Avec cet individu, le sordide ne commence pourtant pas en 2023. À l’audience, la présidente a rappelé un casier de plus de vingt condamnations en Suisse et en France, certaines remontant à sa minorité, dont une pour viol. Il est en outre poursuivi dans une autre affaire pour contrainte sexuelle sur une femme, à propos d’une sodomie qu’il décrit comme un « accident ». L’expertise retient un trouble de la personnalité, un trouble du développement intellectuel et une dépendance à l’alcool. Le prévenu, arrivé à Genève depuis la Sierra Leone, explique également éprouver de grandes difficultés à lire et à écrire.
La misère sociale plante le décor, elle n’efface ni sa responsabilité ni celle de la justice. Plus de vingt condamnations, dont une pour viol, signifient qu’une succession de réponses pénales n’a pas suffi à interrompre une trajectoire morbide. On ignore encore, faute de documentation précise sur chacune des peines, combien de temps l’homme a réellement passé sous les verrous ou sous suivi. S’il ne s’agit pas à proprement parler d’impunité au sens juridique, nous faisons face à un échec manifeste dans la prévention de la récidive.

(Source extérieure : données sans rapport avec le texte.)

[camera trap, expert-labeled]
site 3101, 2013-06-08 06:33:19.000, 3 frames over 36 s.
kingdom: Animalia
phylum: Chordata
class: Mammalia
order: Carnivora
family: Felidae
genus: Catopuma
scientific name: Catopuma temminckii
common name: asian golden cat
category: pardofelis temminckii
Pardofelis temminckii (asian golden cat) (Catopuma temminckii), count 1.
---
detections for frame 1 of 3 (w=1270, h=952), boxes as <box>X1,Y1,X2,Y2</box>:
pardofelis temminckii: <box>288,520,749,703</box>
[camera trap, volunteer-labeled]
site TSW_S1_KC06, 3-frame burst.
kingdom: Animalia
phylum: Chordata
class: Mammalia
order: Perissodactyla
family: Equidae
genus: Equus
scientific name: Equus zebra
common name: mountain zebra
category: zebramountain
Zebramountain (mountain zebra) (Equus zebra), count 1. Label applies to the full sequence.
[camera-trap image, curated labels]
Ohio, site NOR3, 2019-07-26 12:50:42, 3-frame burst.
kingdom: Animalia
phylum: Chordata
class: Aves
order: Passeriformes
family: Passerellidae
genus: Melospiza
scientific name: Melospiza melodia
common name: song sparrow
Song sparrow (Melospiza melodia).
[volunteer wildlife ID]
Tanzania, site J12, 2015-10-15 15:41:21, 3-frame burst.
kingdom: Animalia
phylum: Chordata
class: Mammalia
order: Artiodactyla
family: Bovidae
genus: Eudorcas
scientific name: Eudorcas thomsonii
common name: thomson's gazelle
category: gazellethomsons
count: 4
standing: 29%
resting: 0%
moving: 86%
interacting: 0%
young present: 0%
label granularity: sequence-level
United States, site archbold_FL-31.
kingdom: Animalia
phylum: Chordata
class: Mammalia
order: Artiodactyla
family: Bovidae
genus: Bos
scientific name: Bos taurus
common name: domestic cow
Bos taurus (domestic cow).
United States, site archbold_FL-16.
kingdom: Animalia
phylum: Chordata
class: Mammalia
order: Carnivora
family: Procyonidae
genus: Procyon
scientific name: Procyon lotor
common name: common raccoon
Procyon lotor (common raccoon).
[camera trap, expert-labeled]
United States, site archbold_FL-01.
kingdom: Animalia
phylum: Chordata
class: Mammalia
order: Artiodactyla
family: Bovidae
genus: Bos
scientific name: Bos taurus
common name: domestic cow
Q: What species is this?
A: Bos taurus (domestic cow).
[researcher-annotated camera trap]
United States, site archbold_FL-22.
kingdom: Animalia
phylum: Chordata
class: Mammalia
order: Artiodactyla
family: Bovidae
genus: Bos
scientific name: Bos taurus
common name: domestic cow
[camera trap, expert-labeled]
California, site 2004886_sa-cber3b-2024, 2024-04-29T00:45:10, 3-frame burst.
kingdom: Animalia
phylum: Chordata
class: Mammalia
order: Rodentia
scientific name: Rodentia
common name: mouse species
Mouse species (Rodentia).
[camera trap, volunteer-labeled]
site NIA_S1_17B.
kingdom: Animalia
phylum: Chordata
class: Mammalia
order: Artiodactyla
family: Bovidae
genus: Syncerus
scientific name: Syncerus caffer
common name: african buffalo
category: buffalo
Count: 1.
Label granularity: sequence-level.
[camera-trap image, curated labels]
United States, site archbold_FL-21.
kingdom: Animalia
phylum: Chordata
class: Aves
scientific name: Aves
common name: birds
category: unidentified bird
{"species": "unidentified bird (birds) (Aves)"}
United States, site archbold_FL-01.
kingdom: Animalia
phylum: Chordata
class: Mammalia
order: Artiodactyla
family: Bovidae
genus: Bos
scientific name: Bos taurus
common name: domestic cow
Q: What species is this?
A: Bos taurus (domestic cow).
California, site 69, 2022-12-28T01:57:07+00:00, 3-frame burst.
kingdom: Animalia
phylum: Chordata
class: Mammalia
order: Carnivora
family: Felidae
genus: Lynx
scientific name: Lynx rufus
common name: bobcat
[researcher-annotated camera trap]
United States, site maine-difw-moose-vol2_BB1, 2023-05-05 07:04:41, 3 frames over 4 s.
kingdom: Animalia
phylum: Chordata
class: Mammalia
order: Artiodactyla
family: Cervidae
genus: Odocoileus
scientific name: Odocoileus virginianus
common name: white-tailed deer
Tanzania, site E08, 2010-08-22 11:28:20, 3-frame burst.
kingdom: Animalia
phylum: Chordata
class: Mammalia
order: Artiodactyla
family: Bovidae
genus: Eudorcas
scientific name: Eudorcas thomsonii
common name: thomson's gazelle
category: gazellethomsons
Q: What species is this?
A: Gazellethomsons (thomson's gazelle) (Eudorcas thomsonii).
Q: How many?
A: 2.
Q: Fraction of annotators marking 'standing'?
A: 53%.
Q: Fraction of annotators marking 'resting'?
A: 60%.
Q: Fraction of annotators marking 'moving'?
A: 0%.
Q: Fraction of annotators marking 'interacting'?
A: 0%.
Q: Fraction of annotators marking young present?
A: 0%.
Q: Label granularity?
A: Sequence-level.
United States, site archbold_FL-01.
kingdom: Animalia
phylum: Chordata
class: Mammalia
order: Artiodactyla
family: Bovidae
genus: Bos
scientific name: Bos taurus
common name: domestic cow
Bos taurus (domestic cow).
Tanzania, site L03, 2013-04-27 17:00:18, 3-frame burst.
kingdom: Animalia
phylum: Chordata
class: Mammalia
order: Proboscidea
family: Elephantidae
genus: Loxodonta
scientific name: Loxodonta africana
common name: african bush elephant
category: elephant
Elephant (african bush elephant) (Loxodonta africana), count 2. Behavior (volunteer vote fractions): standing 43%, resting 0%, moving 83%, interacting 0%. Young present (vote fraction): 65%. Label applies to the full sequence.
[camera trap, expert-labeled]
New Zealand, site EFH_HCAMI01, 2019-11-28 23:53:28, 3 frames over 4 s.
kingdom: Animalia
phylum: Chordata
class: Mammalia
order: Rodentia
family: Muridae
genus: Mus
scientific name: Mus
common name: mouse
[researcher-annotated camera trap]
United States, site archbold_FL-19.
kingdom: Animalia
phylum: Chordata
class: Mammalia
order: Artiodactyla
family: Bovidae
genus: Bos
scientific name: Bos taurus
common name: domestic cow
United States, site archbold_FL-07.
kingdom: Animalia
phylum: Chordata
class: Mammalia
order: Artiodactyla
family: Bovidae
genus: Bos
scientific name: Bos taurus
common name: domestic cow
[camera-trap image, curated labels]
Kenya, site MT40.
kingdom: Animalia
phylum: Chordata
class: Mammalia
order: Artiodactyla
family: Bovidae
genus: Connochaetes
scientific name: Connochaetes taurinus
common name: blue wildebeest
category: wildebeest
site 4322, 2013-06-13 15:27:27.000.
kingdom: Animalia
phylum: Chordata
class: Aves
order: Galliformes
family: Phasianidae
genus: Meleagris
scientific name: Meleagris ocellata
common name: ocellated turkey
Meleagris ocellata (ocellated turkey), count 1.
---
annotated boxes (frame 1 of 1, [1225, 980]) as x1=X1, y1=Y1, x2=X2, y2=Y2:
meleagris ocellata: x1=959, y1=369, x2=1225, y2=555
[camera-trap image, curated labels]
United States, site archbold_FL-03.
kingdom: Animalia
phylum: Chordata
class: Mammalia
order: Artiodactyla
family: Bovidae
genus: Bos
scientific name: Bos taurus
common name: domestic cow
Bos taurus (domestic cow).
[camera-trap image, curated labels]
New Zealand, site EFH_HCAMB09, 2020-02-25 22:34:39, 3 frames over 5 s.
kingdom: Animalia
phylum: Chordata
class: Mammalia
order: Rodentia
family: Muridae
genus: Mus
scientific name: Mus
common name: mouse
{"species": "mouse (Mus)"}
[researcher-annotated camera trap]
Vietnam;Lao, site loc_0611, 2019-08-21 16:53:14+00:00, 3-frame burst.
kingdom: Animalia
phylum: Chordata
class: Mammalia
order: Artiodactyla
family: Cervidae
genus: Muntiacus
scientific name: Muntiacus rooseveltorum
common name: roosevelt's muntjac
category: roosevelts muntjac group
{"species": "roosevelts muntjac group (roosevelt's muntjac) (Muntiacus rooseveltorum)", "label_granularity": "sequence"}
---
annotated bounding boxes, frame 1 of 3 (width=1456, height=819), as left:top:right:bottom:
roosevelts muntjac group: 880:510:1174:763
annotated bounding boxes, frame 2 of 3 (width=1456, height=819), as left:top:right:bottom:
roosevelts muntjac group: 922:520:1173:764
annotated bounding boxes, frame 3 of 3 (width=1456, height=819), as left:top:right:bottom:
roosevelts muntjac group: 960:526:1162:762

Se pose également la question de l’accueil de personnes étrangères qui plombent les statistiques. En 2025, sur 92 147 personnes prévenues d’infractions au Code pénal, 42,1 % étaient suisses, 32,3 % étrangères résidentes permanentes, 5,8 % relevaient de l’asile et 19,8 % appartenaient aux autres catégories d’étrangers. Rapportés aux populations concernées pour les deux premiers groupes (les données sur « l’asile » et les « autres catégories d’étrangers » n’étant pas assez solides), cela représente environ 5,9 prévenus pour 1 000 Suisses contre 12,6 pour 1 000 étrangers résidents permanents, soit un taux brut un peu plus de deux fois supérieur.
Pour les homicides et aux tentatives d’homicide dans le couple entre 2019 et 2023, l’OFS recensait 205 hommes prévenus : 41 % étaient suisses et 43 % étrangers résidents permanents. Rapporté à la population, le taux atteignait 1,7 pour 100 000 chez les hommes étrangers résidents contre 0,6 chez les Suisses. Pour les seuls homicides consommés, l’écart tombait à 0,4 contre 0,3.
À Genève, la culpabilité du Sierra-Léonais dans le drame de 2023 reste à juger. Son passé ne plaide pas en sa faveur, et moins encore en celle du système pénal, qui, vingt condamnations plus tard, n’a pas su mettre hors d’état de nuire un individu aussi dangereux.